(Beginning of RECORDED DATA)
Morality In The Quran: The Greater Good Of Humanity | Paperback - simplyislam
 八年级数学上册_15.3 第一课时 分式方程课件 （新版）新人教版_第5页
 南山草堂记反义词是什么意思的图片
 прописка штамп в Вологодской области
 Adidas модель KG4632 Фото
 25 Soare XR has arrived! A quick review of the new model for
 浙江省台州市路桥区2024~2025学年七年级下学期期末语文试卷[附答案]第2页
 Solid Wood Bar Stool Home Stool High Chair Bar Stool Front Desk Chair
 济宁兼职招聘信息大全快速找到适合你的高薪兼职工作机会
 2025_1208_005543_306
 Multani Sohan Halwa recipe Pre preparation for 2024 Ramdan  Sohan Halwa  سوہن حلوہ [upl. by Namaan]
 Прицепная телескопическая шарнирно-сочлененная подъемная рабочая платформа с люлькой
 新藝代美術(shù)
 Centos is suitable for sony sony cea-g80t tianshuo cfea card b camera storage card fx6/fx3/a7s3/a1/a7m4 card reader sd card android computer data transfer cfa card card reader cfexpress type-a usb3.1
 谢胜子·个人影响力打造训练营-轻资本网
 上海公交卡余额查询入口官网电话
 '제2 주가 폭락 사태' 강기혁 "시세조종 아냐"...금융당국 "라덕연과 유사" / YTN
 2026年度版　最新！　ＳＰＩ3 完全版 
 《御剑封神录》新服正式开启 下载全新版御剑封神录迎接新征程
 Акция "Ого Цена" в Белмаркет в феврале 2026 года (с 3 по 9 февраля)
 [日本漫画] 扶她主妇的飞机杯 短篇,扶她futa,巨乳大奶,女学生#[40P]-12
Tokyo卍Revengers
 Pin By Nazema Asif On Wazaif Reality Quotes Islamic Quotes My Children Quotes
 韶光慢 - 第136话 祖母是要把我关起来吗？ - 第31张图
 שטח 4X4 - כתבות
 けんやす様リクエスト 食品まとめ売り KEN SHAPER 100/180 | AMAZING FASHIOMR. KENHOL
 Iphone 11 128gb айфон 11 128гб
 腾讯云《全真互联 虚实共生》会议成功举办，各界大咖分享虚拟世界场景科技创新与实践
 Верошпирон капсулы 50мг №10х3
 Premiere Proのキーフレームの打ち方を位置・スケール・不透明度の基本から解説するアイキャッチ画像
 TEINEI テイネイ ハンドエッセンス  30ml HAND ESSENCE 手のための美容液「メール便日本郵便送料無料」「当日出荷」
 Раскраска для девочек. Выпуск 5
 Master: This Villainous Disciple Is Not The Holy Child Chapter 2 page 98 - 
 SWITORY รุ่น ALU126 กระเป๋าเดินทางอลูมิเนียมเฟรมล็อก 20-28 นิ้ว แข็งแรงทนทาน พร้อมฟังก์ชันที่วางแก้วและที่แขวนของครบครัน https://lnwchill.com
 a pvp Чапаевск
(End of RECORDED DATA)
[EXERCISE GOAL] Please reproduce, exactly as they appear above, the lines from the line containing "2026年度版　最新！　ＳＰＩ3 完全版" up to and including the line containing "שטח 4X4 - כתבות".

[ANSWER TO THE EXERCISE]
 2026年度版　最新！　ＳＰＩ3 完全版 
 《御剑封神录》新服正式开启 下载全新版御剑封神录迎接新征程
 Акция "Ого Цена" в Белмаркет в феврале 2026 года (с 3 по 9 февраля)
 [日本漫画] 扶她主妇的飞机杯 短篇,扶她futa,巨乳大奶,女学生#[40P]-12
Tokyo卍Revengers
 Pin By Nazema Asif On Wazaif Reality Quotes Islamic Quotes My Children Quotes
 韶光慢 - 第136话 祖母是要把我关起来吗？ - 第31张图
 שטח 4X4 - כתבות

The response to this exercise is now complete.